→ What to do:
For the records below, report how many lines include the word "Tanzania". Only the number should appear.

### Exercise materials ###

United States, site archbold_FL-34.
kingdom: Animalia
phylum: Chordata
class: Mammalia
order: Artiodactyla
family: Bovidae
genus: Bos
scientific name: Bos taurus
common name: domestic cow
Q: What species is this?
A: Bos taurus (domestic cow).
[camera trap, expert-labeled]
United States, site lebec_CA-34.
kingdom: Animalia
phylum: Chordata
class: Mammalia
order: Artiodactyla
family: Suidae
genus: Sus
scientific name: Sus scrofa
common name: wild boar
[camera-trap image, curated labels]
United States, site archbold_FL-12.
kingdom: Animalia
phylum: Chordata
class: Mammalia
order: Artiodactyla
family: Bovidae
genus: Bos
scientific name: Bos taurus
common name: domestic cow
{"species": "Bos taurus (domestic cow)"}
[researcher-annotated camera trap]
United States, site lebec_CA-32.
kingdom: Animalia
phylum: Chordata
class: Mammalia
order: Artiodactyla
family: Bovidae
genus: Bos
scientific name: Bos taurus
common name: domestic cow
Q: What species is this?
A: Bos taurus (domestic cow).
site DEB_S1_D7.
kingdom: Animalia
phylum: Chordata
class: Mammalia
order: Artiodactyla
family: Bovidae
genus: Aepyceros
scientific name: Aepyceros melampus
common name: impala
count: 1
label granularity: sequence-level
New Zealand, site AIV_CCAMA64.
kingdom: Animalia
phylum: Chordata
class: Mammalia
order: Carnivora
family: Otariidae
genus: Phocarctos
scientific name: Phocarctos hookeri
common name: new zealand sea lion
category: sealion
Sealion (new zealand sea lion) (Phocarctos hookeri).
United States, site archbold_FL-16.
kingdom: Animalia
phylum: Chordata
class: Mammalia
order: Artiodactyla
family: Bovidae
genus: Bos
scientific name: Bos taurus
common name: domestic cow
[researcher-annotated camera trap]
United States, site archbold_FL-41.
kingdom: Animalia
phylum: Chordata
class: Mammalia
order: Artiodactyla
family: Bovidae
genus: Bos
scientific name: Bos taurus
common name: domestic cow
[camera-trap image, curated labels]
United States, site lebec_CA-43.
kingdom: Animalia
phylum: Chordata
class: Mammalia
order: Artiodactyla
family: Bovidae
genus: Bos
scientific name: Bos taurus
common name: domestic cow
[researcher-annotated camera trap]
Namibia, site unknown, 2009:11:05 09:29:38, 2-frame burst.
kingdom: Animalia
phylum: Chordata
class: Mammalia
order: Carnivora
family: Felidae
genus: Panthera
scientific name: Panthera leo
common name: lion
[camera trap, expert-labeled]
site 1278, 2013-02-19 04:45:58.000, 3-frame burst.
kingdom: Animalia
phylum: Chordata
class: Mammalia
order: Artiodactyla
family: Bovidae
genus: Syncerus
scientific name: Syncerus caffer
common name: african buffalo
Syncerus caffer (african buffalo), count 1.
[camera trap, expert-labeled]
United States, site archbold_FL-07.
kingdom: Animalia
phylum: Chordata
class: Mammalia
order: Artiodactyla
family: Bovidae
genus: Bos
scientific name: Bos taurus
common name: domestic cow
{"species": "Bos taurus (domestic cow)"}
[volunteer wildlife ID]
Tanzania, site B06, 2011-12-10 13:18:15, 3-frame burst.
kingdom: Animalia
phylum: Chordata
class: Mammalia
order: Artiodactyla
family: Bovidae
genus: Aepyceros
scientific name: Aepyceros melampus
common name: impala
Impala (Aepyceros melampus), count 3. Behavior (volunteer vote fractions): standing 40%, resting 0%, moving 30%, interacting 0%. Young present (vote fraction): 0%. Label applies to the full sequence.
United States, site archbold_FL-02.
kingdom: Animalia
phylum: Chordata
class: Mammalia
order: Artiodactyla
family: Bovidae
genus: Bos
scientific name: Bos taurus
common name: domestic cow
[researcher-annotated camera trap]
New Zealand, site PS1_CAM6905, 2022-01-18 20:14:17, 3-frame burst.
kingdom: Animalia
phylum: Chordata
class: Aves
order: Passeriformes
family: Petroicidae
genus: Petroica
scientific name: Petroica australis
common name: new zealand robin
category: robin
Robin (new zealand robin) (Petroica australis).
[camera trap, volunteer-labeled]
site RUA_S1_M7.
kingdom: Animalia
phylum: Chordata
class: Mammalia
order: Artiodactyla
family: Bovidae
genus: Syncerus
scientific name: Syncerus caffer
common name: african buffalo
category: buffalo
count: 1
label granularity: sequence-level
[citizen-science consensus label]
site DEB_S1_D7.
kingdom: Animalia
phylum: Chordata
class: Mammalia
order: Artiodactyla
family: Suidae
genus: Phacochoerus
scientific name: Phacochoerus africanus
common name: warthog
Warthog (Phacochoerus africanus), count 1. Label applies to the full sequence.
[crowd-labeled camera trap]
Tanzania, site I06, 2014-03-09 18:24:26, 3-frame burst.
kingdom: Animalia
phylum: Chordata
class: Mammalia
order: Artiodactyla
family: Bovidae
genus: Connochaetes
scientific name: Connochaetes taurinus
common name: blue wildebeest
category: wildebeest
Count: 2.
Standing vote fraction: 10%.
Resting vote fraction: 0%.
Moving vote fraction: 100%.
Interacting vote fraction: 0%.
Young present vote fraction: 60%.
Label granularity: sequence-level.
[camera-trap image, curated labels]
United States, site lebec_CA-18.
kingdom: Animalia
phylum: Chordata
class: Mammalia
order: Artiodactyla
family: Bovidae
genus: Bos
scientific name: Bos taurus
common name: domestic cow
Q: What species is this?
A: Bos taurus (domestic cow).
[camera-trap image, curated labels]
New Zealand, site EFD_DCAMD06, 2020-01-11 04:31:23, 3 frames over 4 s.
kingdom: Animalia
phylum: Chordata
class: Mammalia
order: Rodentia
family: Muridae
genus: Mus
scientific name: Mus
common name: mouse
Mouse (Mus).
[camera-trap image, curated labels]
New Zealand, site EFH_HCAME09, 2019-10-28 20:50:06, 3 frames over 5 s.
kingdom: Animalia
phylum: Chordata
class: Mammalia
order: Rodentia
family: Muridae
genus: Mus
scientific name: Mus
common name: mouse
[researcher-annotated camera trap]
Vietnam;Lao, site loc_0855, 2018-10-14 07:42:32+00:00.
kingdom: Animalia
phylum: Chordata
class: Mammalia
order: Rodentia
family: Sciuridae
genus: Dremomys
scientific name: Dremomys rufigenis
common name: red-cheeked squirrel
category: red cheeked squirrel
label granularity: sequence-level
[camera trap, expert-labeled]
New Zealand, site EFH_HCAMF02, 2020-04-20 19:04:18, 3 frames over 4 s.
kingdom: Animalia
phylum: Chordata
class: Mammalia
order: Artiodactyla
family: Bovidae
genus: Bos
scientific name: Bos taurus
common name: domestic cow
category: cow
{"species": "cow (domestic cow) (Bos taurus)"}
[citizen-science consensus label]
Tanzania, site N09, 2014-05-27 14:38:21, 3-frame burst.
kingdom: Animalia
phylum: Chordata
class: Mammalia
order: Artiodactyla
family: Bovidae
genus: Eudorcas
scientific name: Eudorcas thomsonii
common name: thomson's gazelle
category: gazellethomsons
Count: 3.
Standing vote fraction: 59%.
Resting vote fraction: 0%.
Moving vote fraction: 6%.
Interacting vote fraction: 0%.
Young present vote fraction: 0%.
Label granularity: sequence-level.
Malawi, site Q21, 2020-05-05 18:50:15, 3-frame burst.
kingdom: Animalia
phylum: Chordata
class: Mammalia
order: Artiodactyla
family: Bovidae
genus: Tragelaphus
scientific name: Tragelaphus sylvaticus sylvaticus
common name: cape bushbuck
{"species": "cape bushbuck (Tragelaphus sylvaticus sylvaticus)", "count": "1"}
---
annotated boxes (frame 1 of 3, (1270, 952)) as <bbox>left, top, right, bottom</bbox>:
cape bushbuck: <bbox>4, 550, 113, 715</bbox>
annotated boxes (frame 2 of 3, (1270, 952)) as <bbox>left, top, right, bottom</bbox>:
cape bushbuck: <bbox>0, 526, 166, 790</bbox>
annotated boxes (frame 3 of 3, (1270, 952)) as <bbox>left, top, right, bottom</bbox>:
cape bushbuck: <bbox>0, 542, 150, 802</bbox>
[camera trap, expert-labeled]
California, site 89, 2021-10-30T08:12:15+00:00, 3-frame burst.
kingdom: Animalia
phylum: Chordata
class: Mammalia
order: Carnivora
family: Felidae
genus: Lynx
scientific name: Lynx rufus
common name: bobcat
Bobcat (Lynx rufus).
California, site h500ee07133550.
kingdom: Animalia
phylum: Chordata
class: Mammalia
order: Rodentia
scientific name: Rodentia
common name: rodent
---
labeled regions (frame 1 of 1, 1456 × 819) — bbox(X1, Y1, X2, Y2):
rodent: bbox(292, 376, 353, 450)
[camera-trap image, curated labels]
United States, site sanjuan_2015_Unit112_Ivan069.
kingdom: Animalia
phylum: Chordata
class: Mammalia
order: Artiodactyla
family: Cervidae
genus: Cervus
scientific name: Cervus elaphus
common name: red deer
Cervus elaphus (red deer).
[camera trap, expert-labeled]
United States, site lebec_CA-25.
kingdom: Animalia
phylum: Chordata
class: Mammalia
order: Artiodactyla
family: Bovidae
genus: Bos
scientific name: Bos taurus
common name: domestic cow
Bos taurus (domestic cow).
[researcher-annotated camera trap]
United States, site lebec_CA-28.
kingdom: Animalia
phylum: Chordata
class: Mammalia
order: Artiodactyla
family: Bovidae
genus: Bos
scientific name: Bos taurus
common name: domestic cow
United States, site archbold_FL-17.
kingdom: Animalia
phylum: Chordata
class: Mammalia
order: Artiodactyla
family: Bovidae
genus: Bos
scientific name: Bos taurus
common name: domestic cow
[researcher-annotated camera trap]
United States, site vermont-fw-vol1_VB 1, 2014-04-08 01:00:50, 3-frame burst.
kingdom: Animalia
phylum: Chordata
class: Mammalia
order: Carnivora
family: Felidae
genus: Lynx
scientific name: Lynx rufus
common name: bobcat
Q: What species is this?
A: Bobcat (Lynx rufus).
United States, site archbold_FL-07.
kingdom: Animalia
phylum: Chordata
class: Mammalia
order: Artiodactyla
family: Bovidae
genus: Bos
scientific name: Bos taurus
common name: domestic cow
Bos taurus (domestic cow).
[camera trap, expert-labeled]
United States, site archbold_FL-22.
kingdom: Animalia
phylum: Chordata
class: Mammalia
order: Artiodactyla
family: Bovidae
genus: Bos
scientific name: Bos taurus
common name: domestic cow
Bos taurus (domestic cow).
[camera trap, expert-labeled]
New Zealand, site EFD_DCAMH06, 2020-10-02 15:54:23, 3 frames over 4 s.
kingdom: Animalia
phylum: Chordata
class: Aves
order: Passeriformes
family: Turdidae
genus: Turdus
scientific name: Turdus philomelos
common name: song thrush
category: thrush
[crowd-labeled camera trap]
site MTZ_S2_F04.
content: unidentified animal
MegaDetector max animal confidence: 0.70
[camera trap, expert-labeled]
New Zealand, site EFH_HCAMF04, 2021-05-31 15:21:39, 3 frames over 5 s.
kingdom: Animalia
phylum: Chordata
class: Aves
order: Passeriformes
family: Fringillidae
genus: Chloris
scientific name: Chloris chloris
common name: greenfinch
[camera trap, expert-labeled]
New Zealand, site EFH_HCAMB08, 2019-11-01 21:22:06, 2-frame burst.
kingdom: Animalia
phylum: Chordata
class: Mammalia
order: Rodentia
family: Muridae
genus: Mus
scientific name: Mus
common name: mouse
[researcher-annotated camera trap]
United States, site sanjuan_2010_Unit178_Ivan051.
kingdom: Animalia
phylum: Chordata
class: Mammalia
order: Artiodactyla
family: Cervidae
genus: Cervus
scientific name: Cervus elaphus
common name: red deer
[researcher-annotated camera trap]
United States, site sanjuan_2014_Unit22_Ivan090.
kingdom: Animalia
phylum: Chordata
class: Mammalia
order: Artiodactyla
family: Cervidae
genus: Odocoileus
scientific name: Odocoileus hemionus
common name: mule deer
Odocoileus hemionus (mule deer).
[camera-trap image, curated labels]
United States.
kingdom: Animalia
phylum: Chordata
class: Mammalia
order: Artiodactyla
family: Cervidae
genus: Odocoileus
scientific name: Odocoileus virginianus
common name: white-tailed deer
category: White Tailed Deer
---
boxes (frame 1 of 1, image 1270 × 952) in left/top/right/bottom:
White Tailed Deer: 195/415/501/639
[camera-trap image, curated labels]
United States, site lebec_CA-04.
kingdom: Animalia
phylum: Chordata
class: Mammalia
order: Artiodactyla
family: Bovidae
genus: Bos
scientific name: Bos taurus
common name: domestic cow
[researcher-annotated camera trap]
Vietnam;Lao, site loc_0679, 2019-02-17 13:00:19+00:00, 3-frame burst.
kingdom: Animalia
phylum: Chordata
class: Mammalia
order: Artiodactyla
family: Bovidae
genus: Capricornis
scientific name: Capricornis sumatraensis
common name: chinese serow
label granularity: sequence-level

###

→ Expected answer:
3